Study text |
=== Begin Enclosure ===
Broadcasting Publications, Inc. v. District of Columbia, District of Columbia v. Broadcasting Publications, Inc.

313 F.2d 554 | D.C. Cir. | 1963

313 F.2d 554

BROADCASTING PUBLICATIONS, INC., Petitioner,
v.
DISTRICT OF COLUMBIA, Respondent.
DISTRICT OF COLUMBIA, Petitioner,
v.
BROADCASTING PUBLICATIONS, INC., Respondent.

No. 16532.

No. 16535.

United States Court of Appeals District of Columbia Circuit.

Argued May 23, 1962.

Decided November 21, 1962.

Petition for Rehearing En Banc Denied En Banc Jan. 25, 1963.

COPYRIGHT MATERIAL OMITTED Mr. Werner Strupp, Washington, D. C., with whom Mr. Hymen Tash, Washington, D. C., was on the brief, for petitioner in No. 16532 and respondent in No. 16535.

Mr. Henry E. Wixon, Asst. Corp. Counsel for District of Columbia, with whom Messrs. Chester H. Gray, Corp. Counsel, Milton D. Korman, Principal Asst. Corp. Counsel, and Harrison S. Howes, Asst. Corp. Counsel, were on the brief, for respondent in No. 16532 and petitioner in No. 16535.

Before BAZELON, Chief Judge, and WILBUR K. MILLER and BURGER, Circuit Judges.

BURGER, Circuit Judge.

1

The two cross appeals are from a decision of the District of Columbia Tax Court which were consolidated here.

No. 16532

2

Broadcasting Publications, Inc. (hereafter called Taxpayer), is petitioner in No. 16532, which arises out of denial of claims for refund by the District. The Taxpayer claimed refunds alleging that the District of Columbia Code required allocation of Taxpayer's net income to sources within and without the District exclusively on the basis of circulation of Taxpayer's publication. Taxpayer also challenges the District's right to raise issues concerning depreciation rates, not raised until the Taxpayer's witnesses were cross-examined in the Tax Court proceeding in which the refund was sought.

No. 16535

3

In No. 16535, the District of Columbia as petitioner attacks findings and conclusions of the Tax Court which declared erroneous in part assessments of corporation franchise taxes for the fiscal years ending in 1956, 1957 and 1958, of $7,808.41, $7,879.65 and $7,807.40.
=== End Enclosure ===
Dataset section |
=== Begin Enclosure ===
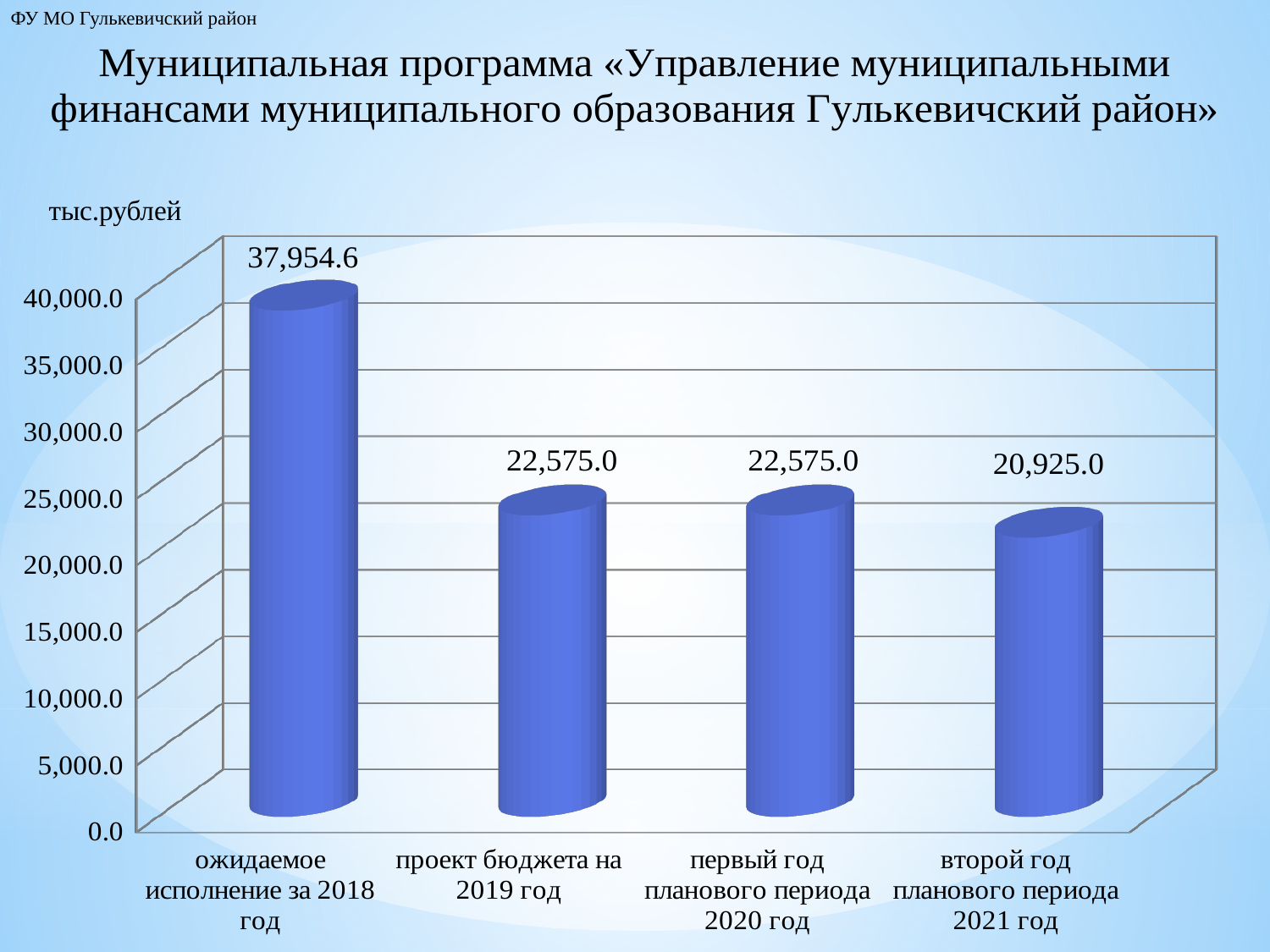
Which category has the lowest value? второй год планового периода 2021 год What is the value for 'проект бюджета на 2019 год'? 22,575.0 Is the value for 'ожидаемое исполнение за 2018 год' greater or less than 35,000.0? greater What kind of chart is shown on the slide? bar chart Which is larger: the value for 'проект бюджета на 2019 год' or the value for 'второй год планового периода 2021 год'? проект бюджета на 2019 год What is the difference between the value for 2018 (ожидаемое исполнение) and the value for 2019 (проект бюджета)? 15,379.6 What is the value for 'ожидаемое исполнение за 2018 год'? 37,954.6 What is the value for 'второй год планового периода 2021 год'? 20,925.0 What is the difference between the value for 'первый год планового периода 2020 год' and 'второй год планового периода 2021 год'? 1,650.0 How many categories are shown on the chart? 4 Which category has the highest value? ожидаемое исполнение за 2018 год What unit of measurement is indicated above the chart? тыс.рублей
=== End Enclosure ===
On what date was the case in the court opinion decided?

November 21, 1962.